To put it in an analogy, It's like a person after a US presidential election not knowing anyone who voted for the other candidate and expressing surprise that the other candidate won over theirs.
I don't know of any faith based view that I hold.
I don't know any way to determine how one supernatural view is less nonsensical than another. Do you?
My favorite illustration of myth vs. reality is taken from the tsunami that surged across the Indian Ocean a while back.
Western tourists stood on the shores of Thailand's resorts marveling at the curious phenomenon of the receding sea. Their "scientific" curiosity (or the need to "experience" things) was repaid with death, since most didn't know what a receding sea meant.
Meanwhile, down the coast in Southern Thailand, the elders of an indigenous tribe observed the same phenomenon, which caused them to recall their traditional myth of the "angry sea" that swallows people. Those folks hightailed it to the hills--with only one death among their population--a young person who didn't believe that "old story.".
To put it in an analogy, It's like a person after a US presidential election not knowing anyone who voted for the other candidate and expressing surprise that the other candidate won over theirs.
I dont think so. This is an old trope in westerners writing on the Orient.
[b]I dont think so.

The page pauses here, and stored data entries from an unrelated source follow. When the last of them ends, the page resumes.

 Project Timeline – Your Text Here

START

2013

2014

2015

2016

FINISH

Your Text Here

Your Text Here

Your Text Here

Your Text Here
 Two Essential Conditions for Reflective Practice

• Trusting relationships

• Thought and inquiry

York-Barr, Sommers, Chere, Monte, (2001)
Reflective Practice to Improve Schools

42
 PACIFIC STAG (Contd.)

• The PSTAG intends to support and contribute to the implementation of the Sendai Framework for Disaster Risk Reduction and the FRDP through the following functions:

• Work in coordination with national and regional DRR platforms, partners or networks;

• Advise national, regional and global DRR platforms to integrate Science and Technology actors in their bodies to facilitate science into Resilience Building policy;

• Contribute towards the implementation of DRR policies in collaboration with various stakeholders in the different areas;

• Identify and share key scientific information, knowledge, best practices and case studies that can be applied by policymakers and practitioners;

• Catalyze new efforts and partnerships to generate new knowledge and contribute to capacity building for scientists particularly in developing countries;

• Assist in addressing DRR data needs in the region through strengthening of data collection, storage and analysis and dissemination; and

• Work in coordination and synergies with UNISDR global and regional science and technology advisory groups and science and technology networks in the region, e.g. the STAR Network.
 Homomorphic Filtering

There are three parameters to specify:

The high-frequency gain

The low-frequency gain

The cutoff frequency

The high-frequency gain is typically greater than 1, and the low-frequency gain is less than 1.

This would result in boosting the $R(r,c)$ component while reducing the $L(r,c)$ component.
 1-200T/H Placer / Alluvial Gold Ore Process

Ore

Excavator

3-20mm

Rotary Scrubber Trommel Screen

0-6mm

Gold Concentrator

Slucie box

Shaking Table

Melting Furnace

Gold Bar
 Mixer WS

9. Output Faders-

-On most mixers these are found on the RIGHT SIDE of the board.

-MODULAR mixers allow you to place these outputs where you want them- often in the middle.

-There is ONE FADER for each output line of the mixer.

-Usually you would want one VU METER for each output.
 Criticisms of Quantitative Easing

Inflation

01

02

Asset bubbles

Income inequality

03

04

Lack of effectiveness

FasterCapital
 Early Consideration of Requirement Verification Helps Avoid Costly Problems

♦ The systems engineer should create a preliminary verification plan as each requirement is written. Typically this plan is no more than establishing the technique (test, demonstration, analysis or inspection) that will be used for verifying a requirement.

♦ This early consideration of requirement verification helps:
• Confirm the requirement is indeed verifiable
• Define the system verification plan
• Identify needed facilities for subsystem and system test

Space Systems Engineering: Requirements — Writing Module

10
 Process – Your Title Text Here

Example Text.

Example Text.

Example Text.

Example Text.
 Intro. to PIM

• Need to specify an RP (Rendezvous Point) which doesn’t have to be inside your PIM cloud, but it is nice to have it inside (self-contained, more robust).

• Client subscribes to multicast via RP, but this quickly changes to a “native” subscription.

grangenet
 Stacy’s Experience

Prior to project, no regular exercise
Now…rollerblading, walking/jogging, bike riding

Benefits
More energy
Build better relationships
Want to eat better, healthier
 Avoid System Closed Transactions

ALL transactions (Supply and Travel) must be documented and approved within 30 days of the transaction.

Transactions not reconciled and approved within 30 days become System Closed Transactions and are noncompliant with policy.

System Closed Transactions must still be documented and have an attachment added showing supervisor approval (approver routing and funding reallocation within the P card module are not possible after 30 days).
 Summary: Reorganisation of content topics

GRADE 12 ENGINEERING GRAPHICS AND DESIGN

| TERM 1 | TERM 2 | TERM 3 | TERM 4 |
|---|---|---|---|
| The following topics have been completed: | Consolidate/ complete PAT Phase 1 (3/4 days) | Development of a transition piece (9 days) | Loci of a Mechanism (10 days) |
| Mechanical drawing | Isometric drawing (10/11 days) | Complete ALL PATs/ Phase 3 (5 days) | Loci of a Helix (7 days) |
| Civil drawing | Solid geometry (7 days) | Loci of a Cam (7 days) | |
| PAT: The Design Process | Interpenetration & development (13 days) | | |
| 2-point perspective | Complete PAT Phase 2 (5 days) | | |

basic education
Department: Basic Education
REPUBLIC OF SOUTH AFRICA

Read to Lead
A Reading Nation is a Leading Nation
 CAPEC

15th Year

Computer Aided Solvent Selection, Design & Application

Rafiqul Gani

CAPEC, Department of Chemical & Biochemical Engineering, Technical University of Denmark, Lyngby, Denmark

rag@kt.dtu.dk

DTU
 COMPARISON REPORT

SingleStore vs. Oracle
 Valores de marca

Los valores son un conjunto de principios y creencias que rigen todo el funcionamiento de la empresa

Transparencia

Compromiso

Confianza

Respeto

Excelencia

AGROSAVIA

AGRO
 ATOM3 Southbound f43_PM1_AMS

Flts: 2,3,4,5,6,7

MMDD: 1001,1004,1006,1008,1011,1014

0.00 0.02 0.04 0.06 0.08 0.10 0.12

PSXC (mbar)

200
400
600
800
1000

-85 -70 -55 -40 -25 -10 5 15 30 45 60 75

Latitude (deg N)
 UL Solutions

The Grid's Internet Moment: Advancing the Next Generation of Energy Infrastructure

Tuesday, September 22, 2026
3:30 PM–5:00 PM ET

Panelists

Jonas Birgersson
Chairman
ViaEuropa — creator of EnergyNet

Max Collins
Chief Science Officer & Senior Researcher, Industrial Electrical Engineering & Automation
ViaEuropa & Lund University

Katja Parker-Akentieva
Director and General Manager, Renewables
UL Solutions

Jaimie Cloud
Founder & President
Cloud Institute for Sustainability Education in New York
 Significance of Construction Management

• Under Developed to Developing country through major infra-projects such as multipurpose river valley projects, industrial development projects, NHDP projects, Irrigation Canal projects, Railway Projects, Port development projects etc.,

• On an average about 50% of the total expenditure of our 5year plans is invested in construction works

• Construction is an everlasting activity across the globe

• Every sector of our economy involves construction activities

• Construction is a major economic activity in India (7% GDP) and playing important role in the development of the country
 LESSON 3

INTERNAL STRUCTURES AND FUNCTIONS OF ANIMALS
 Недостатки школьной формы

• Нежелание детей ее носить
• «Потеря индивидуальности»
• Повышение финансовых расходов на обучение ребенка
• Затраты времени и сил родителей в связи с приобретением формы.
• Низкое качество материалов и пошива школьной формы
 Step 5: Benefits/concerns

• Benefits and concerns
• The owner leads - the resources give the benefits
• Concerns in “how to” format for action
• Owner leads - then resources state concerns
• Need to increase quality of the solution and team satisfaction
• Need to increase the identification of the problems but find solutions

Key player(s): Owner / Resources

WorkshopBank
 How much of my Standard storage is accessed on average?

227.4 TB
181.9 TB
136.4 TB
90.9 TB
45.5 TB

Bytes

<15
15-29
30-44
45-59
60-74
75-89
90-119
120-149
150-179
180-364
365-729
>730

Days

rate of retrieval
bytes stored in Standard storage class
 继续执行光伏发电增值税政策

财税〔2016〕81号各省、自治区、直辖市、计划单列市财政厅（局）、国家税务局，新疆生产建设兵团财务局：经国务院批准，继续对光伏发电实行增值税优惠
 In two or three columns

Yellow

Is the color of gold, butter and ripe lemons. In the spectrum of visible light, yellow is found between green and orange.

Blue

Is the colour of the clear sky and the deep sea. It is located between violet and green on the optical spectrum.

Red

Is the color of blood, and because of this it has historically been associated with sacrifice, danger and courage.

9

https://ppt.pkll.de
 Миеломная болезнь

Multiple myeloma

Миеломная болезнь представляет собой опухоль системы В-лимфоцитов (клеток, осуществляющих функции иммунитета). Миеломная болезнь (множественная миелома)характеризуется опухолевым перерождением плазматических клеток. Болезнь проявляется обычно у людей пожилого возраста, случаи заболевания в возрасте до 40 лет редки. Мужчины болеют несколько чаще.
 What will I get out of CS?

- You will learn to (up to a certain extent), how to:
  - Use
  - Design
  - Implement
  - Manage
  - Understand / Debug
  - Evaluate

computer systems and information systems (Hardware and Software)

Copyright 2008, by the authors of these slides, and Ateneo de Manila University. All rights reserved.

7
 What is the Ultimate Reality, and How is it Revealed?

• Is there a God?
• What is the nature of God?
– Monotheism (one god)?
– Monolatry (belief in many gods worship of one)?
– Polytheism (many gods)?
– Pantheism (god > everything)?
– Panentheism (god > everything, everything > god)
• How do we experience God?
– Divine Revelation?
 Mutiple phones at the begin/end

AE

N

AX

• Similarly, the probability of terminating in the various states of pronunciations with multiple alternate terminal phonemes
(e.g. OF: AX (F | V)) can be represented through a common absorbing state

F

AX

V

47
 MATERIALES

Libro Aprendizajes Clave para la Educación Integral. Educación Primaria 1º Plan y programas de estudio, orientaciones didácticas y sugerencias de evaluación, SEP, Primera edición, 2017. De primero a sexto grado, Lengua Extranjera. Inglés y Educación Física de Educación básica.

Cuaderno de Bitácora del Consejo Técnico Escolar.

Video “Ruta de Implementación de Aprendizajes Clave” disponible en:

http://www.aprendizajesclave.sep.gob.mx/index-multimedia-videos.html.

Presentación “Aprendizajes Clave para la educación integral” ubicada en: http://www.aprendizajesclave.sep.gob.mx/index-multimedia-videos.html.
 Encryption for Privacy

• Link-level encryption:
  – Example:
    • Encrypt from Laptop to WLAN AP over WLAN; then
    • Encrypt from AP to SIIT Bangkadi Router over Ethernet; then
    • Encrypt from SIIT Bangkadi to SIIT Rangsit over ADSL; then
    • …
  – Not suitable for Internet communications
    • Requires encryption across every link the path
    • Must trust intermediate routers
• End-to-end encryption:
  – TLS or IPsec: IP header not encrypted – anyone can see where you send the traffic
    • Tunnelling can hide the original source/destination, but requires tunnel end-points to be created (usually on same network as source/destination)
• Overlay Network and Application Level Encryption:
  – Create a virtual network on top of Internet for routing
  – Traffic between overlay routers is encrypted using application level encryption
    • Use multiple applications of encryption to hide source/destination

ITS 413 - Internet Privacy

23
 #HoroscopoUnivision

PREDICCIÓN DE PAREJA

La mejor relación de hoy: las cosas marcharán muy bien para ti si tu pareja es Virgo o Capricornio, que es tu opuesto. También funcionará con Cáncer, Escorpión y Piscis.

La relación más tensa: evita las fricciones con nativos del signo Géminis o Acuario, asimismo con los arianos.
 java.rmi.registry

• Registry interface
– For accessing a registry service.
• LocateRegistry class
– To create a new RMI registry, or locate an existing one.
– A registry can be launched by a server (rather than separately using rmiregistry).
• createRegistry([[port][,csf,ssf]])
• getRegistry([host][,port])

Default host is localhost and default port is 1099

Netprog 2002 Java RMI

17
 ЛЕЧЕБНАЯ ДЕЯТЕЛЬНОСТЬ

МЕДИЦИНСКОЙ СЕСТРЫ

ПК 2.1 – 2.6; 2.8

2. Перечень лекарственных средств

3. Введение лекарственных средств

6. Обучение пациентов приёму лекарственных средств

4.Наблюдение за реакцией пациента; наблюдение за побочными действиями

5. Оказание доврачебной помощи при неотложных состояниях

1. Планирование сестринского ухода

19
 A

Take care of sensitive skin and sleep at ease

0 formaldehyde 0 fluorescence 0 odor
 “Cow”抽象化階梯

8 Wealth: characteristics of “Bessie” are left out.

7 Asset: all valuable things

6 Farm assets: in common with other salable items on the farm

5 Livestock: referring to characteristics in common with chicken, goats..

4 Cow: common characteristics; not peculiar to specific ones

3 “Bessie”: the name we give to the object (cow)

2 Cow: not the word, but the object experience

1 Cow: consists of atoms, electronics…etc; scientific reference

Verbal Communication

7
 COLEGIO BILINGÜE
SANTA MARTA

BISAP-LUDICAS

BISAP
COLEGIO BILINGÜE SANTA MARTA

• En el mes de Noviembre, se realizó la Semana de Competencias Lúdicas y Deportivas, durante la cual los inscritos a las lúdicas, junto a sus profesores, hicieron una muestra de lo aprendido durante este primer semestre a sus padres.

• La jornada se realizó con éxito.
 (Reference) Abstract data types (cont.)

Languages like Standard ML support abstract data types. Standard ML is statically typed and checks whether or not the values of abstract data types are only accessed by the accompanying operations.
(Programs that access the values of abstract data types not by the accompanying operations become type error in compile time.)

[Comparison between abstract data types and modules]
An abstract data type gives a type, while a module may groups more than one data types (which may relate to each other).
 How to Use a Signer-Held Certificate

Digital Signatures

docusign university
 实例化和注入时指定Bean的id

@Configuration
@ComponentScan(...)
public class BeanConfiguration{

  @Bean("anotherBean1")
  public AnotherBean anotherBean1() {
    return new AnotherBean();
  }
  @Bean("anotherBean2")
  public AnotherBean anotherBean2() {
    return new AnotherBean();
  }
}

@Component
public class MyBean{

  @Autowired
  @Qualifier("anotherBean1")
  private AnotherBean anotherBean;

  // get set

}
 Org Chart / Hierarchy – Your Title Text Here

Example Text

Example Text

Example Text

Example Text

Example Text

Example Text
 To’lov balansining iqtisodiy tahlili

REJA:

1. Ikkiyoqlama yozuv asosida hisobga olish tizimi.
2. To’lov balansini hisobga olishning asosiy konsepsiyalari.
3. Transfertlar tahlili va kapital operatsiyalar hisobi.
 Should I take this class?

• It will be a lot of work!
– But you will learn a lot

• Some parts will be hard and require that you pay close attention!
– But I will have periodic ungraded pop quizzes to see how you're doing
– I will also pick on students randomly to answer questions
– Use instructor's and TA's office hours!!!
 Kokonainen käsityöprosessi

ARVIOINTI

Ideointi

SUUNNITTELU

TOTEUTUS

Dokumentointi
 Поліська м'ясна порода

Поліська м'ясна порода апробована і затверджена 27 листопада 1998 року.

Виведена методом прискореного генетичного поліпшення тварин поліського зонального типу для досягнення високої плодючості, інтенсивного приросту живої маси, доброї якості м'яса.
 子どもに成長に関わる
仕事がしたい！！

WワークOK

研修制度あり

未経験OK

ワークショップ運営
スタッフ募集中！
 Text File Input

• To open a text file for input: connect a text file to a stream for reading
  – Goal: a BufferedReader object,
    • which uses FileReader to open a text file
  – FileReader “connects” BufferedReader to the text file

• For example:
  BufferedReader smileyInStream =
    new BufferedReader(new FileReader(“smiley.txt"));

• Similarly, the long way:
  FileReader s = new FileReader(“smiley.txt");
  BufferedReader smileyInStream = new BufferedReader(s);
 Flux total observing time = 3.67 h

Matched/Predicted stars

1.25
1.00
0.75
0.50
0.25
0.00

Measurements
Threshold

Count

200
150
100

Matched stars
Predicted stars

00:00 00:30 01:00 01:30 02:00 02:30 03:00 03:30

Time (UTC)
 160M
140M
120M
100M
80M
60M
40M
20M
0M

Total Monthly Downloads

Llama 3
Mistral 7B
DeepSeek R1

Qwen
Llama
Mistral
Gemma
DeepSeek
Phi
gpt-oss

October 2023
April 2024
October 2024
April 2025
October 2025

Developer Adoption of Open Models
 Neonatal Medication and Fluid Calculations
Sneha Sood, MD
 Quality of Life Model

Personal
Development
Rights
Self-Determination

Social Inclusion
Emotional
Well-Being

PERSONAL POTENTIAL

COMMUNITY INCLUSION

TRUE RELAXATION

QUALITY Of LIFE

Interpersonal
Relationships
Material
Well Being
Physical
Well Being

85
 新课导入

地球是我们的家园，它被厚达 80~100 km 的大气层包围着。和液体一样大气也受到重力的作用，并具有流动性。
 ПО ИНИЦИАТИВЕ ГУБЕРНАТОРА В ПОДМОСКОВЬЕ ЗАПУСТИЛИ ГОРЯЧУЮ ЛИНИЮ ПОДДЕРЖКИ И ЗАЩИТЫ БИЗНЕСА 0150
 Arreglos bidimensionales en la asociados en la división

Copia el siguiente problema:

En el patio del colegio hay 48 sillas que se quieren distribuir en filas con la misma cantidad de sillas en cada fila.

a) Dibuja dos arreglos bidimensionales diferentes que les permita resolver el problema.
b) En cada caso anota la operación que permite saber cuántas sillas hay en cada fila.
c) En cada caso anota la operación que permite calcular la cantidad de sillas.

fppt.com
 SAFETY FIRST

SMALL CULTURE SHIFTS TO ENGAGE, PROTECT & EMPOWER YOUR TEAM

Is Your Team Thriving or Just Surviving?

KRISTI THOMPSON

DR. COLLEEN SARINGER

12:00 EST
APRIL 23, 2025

This is an old trope in westerners writing on the Orient.[/b]
Reporters don't really know there subjects. Michael Crichton had an interesting name and idea for this. You read an article about something you know a lot about and see how badly the reporter got it wrong, but then you read the rest of the newspaper and believe what they write as fact. There's a reason that an industry that used to enjoy 20+% profit margins and huge influence is going through a massive downsizing and degradation of it's influence and product.
Think how badly they dropped the ball on Scott Walker. 168 stories in the New York Times on Christine Odonnell(sp?) but only 8 on Scott Walker who pretty much said in advance what he was planning to do. While conservatives and tea partiers didn't like the mess that came out after Odonnell's campaign, they also realize that without her a lot of republicans would of lost due to an effective use of media influence on their campaigns.
"Hawaiian priests who bless the missiles before a THAAD test"
We do that? Insane.
I think the reporter could have researched to make sure the West didn't do such stuff...its one thing to have some weird people in Oklahoma blessing cars, but missiles?????
Red A
"Think how badly they dropped the ball on Scott Walker. 168 stories in the New York Times on Christine Odonnell(sp?) but only 8 on Scott Walker who pretty much said in advance what he was planning to do."
Have you missed the analysis showing that he, in fact, NEVER once said he was going to try and bust the unions by revoking collective bargaining rights. He is now claiming that he had been saying he would all along, but this is itself a lie being repeated uncritically by many sources.